# Coule questions- food grade buckets, berkey filters, storage



## nathan104 (Nov 16, 2007)

I have a few random questions I was hoping to get some quick answers for. Ive been reading this forum for a while but have only recently really began to prep. Here are my questions.

I got a pair of the black big berkey filters. I will be using two 5 gallon buckets to construct my own system for them. Had a buddy ask me about the black berkey filters ability to filter either urine or grey water into drinking water. Id think not but wanted to ask to make sure. I know they can filter nasty stagnant water so who knows. 

Also, went to Lowes to buy my 5 gallon buckets. They had white 5 gallon buckets in the paint section. But, nothing said food grade and none of the people who worked there could help me. Since these will have drinking water in it, I dont want to get the wrong kind and have chemicals leach from the plastic into the water or any food I store in them. So, how do I tell if a 5 gallon bucket is food grade? 

Last, I bought 50lbs of white rice and 50 lbs of beans at Sams. The beans are in a heavy paper bag like a feed bag and the rice is in white woven looking bags. Once I get my food grade buckets, can I just leave the rce in the bags they are in, throw them in a bucket, drop an O2 absorber in it and put the lid on it? OR do I need to put them in mylar bags and try to vacuum seal them first? The beans will have to be opened up and split up into two seperate buckets. Do they need to be in a mylar bag and sealed in the bucket or can you just pour the beans in the bucket with an o2 absorber and seal it up? 

Thanks for any help yall can offer. Im just getting started but very serious on getting it done as quickly and correctly as possible. Im sure Ill have more questions. I really enjoy the forum. My next thing to tackle is to get the equipment and learn how to can.


----------



## unregistered29228 (Jan 9, 2008)
───
* Objectives:
(a) Decide whether each statement agrees with the forum thread, answering yes or no and quoting the words that settle it: (i) The poster confirmed that the white buckets at Lowes were food grade. (ii) The beans from Sams came in a heavy paper bag. (iii) The poster already knows how to can.
(b) Set down the words of the forum thread between "Last, I bought" and "seal it up?", inclusive.
Use nothing but the forum thread as your source.

* Given records:
───
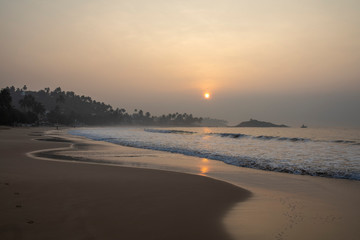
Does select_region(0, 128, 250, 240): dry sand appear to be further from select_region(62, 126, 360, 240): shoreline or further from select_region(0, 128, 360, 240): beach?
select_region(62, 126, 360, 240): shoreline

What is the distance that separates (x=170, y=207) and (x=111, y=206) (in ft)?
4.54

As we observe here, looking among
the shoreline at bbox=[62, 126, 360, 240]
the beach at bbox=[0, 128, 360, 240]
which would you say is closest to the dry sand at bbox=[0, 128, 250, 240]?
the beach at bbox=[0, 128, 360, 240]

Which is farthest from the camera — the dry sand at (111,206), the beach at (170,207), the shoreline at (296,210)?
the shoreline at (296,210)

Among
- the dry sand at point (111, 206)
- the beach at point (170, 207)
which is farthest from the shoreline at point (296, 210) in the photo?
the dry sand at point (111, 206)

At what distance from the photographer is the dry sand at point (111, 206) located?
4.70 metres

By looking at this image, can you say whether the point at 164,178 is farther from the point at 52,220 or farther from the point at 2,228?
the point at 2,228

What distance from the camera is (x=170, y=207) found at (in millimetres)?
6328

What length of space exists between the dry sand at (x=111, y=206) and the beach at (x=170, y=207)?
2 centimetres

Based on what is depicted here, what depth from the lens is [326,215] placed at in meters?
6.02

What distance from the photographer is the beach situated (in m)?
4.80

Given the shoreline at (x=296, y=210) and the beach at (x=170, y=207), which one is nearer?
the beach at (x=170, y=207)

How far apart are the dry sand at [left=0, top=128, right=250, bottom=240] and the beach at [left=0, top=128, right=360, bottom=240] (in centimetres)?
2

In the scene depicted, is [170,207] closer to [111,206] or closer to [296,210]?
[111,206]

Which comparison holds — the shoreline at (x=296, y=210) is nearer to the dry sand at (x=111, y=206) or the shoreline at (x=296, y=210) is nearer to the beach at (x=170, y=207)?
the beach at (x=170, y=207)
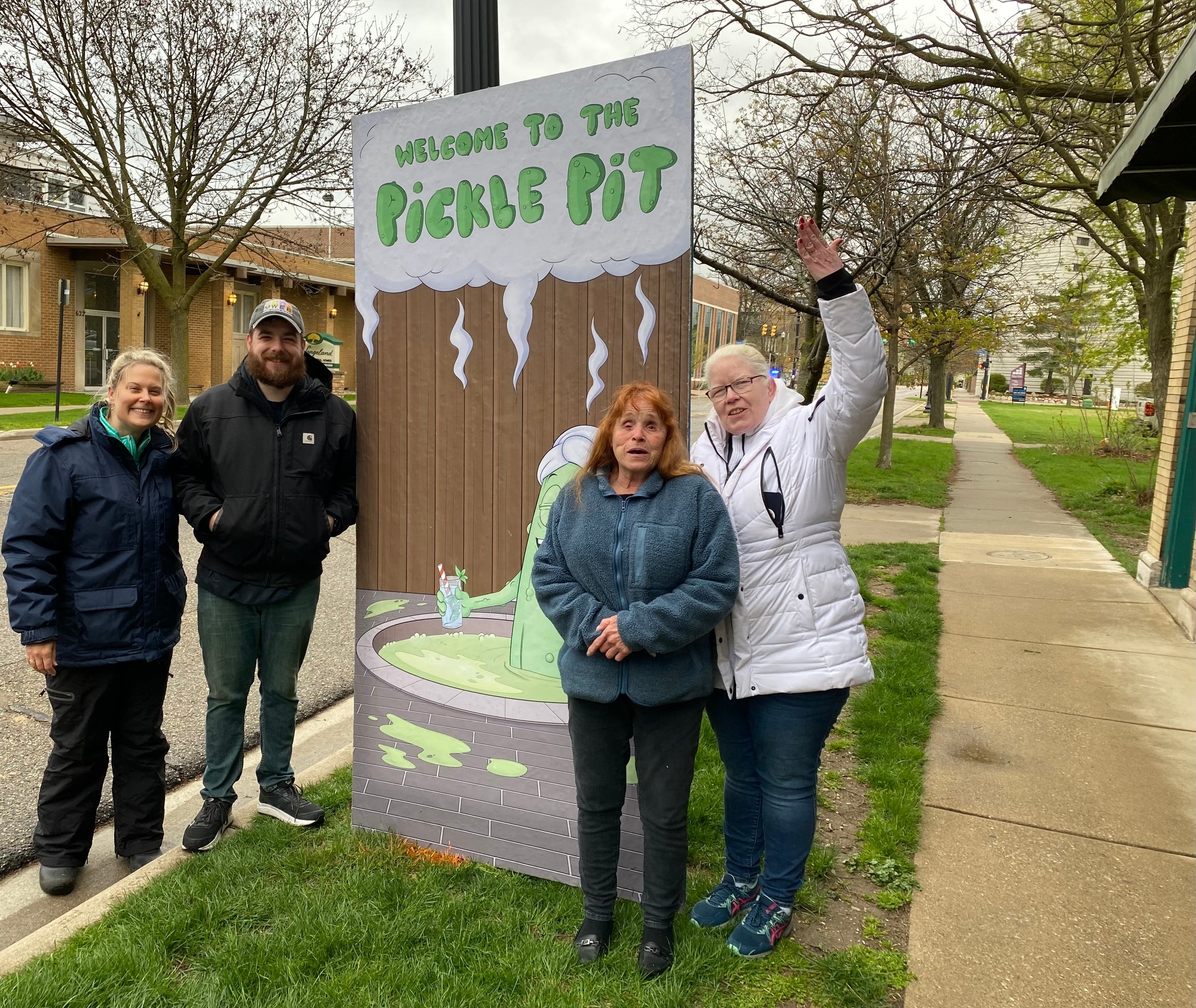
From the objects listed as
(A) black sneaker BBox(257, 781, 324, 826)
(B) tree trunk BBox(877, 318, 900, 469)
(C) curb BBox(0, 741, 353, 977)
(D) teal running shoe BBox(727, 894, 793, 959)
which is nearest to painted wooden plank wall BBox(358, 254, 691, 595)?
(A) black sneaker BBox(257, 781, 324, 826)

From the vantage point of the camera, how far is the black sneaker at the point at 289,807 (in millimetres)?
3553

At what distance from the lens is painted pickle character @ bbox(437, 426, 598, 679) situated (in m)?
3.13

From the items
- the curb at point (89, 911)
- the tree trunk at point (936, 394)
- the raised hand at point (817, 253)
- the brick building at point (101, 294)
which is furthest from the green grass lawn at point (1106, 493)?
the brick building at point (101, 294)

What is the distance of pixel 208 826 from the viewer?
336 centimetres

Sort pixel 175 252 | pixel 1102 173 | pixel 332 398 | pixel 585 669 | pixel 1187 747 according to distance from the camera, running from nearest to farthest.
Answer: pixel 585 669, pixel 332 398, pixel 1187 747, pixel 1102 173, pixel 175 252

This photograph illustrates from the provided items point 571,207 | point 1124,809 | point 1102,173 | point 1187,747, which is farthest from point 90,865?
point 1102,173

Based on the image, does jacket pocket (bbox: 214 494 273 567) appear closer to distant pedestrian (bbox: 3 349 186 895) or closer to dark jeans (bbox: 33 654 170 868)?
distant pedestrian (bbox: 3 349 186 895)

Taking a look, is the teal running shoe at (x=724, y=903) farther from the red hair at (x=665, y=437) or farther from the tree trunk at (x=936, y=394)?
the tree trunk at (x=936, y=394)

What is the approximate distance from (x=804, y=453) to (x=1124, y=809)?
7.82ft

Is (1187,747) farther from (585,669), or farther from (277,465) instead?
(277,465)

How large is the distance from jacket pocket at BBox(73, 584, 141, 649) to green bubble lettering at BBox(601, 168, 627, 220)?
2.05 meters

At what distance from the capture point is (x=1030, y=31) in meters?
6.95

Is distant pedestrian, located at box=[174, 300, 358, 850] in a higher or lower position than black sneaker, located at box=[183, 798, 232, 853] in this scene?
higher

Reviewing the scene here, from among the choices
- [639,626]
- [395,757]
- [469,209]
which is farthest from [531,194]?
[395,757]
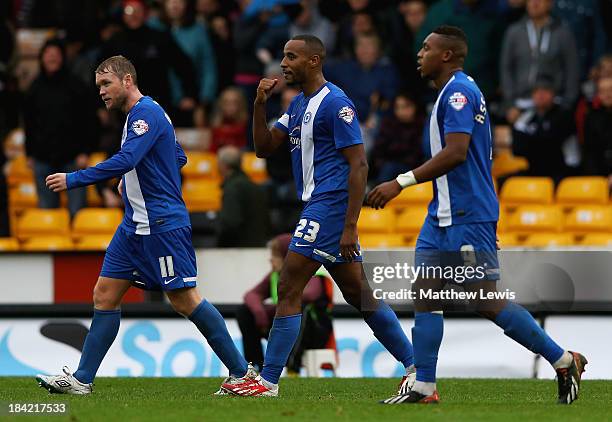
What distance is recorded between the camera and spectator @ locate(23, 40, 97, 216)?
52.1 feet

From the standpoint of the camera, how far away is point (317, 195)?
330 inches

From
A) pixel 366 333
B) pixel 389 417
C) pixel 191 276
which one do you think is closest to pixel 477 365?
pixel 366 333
───
* Responses to the tasks:
(a)
(i) No: "nothing said food grade and none of the people who worked there could help me"
(ii) Yes: "The beans are in a heavy paper bag like a feed bag"
(iii) No: "My next thing to tackle is to get the equipment and learn how to can."

(b)
Last, I bought 50lbs of white rice and 50 lbs of beans at Sams. The beans are in a heavy paper bag like a feed bag and the rice is in white woven looking bags. Once I get my food grade buckets, can I just leave the rce in the bags they are in, throw them in a bucket, drop an O2 absorber in it and put the lid on it? OR do I need to put them in mylar bags and try to vacuum seal them first? The beans will have to be opened up and split up into two seperate buckets. Do they need to be in a mylar bag and sealed in the bucket or can you just pour the beans in the bucket with an o2 absorber and seal it up?